About
I'm an AI/ML engineering leader, AI-native builder, and researcher. A decade leading and shipping ML systems across a federal transportation regulator, a PhD lab, Google, and Amazon. I'm now leading AI & ML at Wizard AI and founding Athlete Space on the side.
Position
Three identities, one practice.
Today I'm Leading AI & ML / Principal Scientist at Wizard AI, where I lead a 5-person engineering and ML team delivering an end-to-end agentic AI platform. I own the technical roadmap, model and orchestration choices, the evaluation stack, the responsible-AI posture, hiring, and the technical narrative we take to customers and investors.
I'm also founder & CEO of Athlete Space, an AI-native endurance-training platform. Athlete Space is where my research background and my operator instinct meet: a production multi-agent coaching system grounded in objective training-load science, with real-time pose-estimation form analysis, built solo from architecture to ship.
Before that I was an Applied Scientist II at Amazon, an AI & ML Researcher at Google, and a PhD candidate at RIT publishing on human pose estimation and multi-scale vision architectures. Before everything, I was a software engineer in applied ML at Transport Canada, which is where I learned that models only matter when they clear a real decision.
How I lead
Rigour is velocity.
I was trained as a researcher before I was trained as a product person, and it shows.
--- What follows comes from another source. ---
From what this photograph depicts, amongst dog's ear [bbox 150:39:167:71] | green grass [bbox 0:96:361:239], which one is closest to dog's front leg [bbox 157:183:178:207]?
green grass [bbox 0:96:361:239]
I push for evaluation harnesses, typed contracts, feature flags, and staged rollouts. Not because it's slower. Because it's the only way teams ship AI at pace without quietly eroding trust.
Production is the laboratory.
The hardest problems in AI right now aren't in the model. They're in orchestration, cost, latency, eval, and trust. I've spent years on the engineering side of the ML boundary, and I hire and build teams that can hold both sides.
Own the narrative.
A technical leader's job is not just the team and the stack. It's the story. Boards, customers, and regulators don't need jargon; they need a crisp technical thesis, a risk model, and a cadence they can plan around. Every role I've had, I've been the translation layer between AI capability and business decisions.
Respect the domain.
Strong applied AI work is built on strong domain grounding. For Athlete Space, that's exercise physiology. For industrial ML, that's ops. I don't try to win arguments with domain experts. I codify their knowledge into the system and the eval.
Education
2018 – 2022
Ph.D.
Electrical & Computer Engineering
Rochester Institute of Technology
GPA 3.96 · Advised by Prof. Andreas Savakis (Computer Vision Laboratory). Thesis: Multi-Scale Architectures for Human Pose Estimation.
2016 – 2017
M.Eng.
Electrical Engineering
Memorial University of Newfoundland
GPA 4.00 · Thesis: UAS Integration to Airspace and Collision Risk Assessment.
2010 – 2015
B.Eng.
Electrical Engineering
UNESP, São Paulo State University (Brazil)
Exchange year at University of Toronto.
Outside the work
Endurance is the through-line.
Sub-2:30 marathon. Ironman champion. A decade of structured endurance training every week, through PhD and Big Tech and into venture. Athlete Space exists because I am the user.
I live in Nashville with my wife and our two daughters.